DATE: Friday, August 15, 1997 TAG: 9708150035 SECTION: LOCAL PAGE: B11 EDITION: FINAL TYPE: OPINION SOURCE: Keith Monroe LENGTH: 81 lines
One of the reasons Tiananmen Square remains an indelible memory for so many is the way it encapsulated the two warring sides of human nature - the urge to freedom and the itch to control. The individual and the tank. The Statue of Liberty and the Red Army.
But that same conflict also played out in the case of the communications technology that brought news of those events. The world learned about the students in the Square in part because of portable, personal camcorders and satellite dishes. But when the crackdown came, the plug was pulled on the ground stations and transmissions were jammed
Optimists claim the individual freedoms conferred by modern technology - e-mail from laptops over the often anarchic Internet, Rodney King on video, smuggled sermons on audio tapes that powered the ayatollah's revolution - can't be successfully controlled by a central authority.
Some cyber experts, notably Esther Dyson, believe even the idea of copyright is anachronistic in a world of bits. When every man is a publisher, the idea of an ownership stake in authorship is imperiled.
Pessimists argue that for every new freedom, there's a new danger of control. If the phone is invented, the first wiretap can't be far behind. Big Brother may not be watching you, but he's surely capable of listening to your calls and counting your every keystroke.
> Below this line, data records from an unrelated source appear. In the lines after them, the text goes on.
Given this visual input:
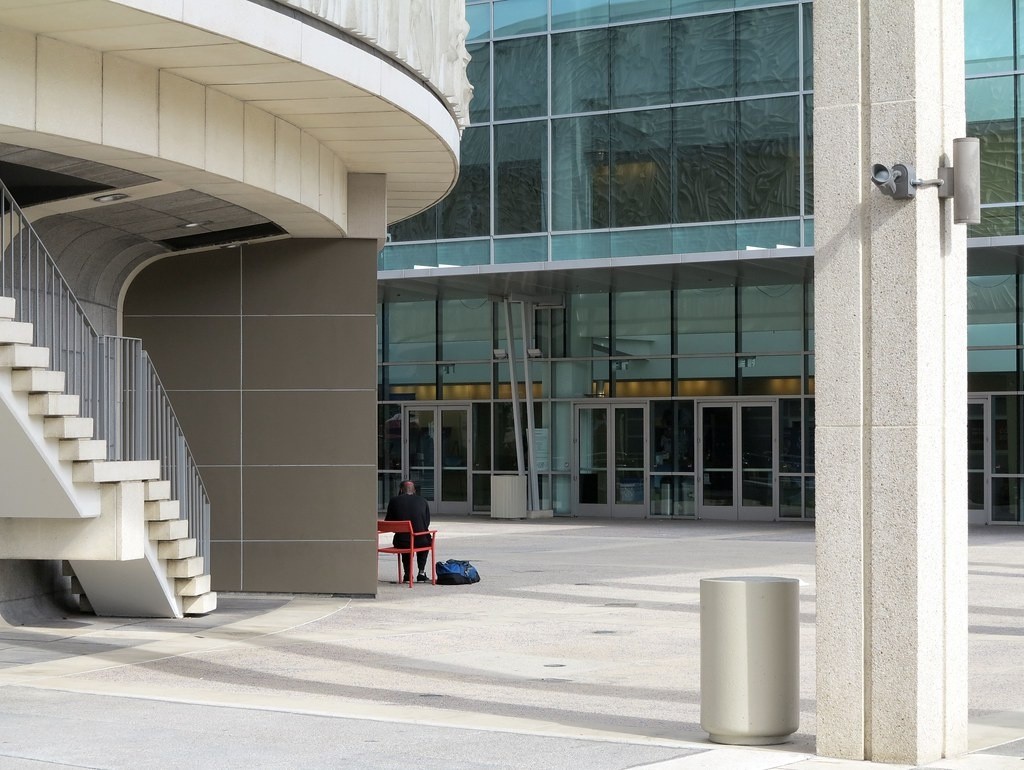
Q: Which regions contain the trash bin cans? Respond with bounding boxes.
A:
[700,577,800,746]
[661,484,674,515]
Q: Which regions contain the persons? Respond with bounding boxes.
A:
[384,480,432,582]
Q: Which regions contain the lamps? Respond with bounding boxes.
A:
[938,136,982,224]
[738,356,756,367]
[528,348,543,358]
[493,349,508,360]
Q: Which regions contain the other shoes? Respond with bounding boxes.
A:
[403,575,410,584]
[416,572,431,583]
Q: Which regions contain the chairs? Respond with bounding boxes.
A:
[377,519,438,588]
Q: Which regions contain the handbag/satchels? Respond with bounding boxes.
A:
[435,559,480,585]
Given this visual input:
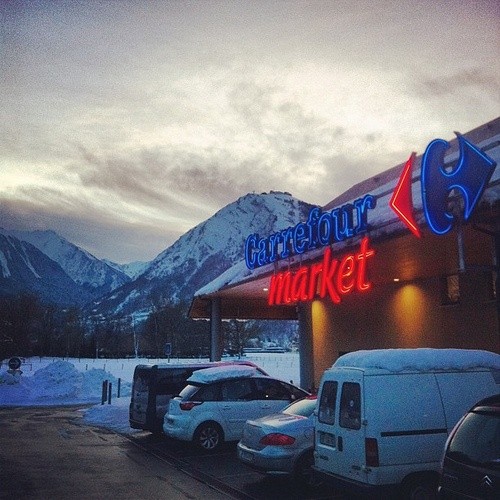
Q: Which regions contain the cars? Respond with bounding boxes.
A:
[167,366,315,453]
[237,396,319,487]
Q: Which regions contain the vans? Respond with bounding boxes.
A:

And it isn't only repressive communist states that seek control. The state of Virginia recently tried to crack down on state employees who were allegedly playing games or perusing porn on computers at work. Some of the offenders turned out to be English professors reading Swinburne.
Private businesses, too, take a dim view of employees cavorting too freely on the Internet on the company's dime - and time. They sometimes resort to heavy handed edicts in order to make the point that the freedom of electronic communications is illusory.
The policy where I work regarding e-mail and Internet files is probably typical. It states that all such electronic communications are the property of the company, can be reviewed and monitored at any time, must be confined to business matters and that employees ``have no personal property rights'' in their e-mail or Internet files.
The impulse behind such policies may be understandable, but to many people they will seem like a hairball Catbert coughed up. For employees who have been trying for years to get computers or Internet access, a list of restrictions on their use is like telling a starving man which foods to avoid.
There's also the inevitable temptation of forbidden fruit. As soon as something is disallowed, it's attraction increases. And there's also the libertarian backlash to contend with. As soon as you tell people they can't send personal e-mail, they inevitably fire off a batch. It's human nature, or at least American nature, to say: Oh, yeah? Control this!
On the other hand, such rules are only fair warning that the controlling side of human nature is alive and well. If anyone doesn't know by now that modern communications aren't secure, private and personal, they haven't been paying attention.
Ollie North and friends were caught in the act when e-mail they thought was gone turned out not to be forgotten. Computer networks have long memories. Newt Gingrich was embarrassed when plotting over a cell phone was intercepted and recorded by Democrats. Just as every code can be cracked, so every communications advance carries with it a new threat to privacy. It is probably safe to assume that nothing is secret if there's sufficient interest in it.
When office coups were plotted around the water cooler, even if the talk was overheard it left no record. Now, every syllable of incriminating e-mail by those conspiring against the boss or passing on the latest juicy gossip leaves a trail and can be raised from the dead.
Some companies have tried to restrict e-mail, viewing it as a threat to productivity. Others have embraced total networking and constant communication as a spur to productivity, a way to flatten organizational hierarchies. The votes aren't yet in, but there can't be too many companies outside Silicon Valley who are enthusiastic about workers playing computer games on company time.
But if a company decides to be strict about the misuse of company time by technological means, an old problem arises: Who will watch the watchers? If someone is reading my e-mail to make sure it passes muster, who makes sure the monitor (censor? spy?) isn't misusing his access? One thing is certain, the conflict between freedom and control isn't going away. Instead, it has gone wireless, digital and on-line. MEMO: Mr. Monroe is editor of the editorial page of The Virginian-Pilot.